MRAN-based nvNITRO NVMe storage accelerator card for 1.46 million I/O speeds

With the increase of the processing speed of major processors, especially in the competitive environment of CPU and operating speed in the past few years, the development of the entire CPU speed is basically in accordance with Moore's Law, but in the past ten years, the speed of the CPU has changed. It is very slow. I personally think that there are two main reasons. One is the process, the Other is the memory access, and the data is placed in the access area. It is difficult to load into the core quickly. Also in the major design applications, the memory IO speed problem has become more and more prominent, so to date, has there been some breakthrough in the IO speed on the memory access?

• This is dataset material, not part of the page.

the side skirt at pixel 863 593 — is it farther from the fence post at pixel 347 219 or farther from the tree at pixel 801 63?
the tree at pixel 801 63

Everspin's nvNITRO NVMe card

Last month, Everspin announced their latest development of the MRN-based nvNITRO NVMe storage accelerator card. The eye-catching feature is that they give the accelerator card IO access speed: for a random mix of 4KB 70/30 The IO speed of the read and write operation can reach 1.46 million. This speed is a bit of a bit of a surprise, but this speed should be the fastest in the current IOPS world. In other words, this IOPS speed has almost tripled that of Intel's P4800X Optane SSD card (Optane's IOPS can reach 500K at random 4KB 70/30 read and write operations). The reason is that there are many factors that contribute to such a high IOPS rate. First, this nvNITRO storage accelerator card uses Everspin's latest high-speed 1Gb ST-MRAM (Spin Torque Magnetostrictive RAM), DDR4, SDRAM compatibility IO; secondly, acceleration The card is internally configured with NVMe 1.1+ compatible MRAM dedicated storage control IP blocks; the key is to use the Xilinx Kintex UltraScale KU060 FPGA chip to implement the MRAM controller to PCIe Gen3X8 host interface for the entire board, which is IO The high-speed access laid the foundation. At the same time, it is worth noting that Everspin's nvNITRO NVMe card will be seen on Q4 2017, and its usable capacity will reach 1 or 2GB, which is worth looking forward to.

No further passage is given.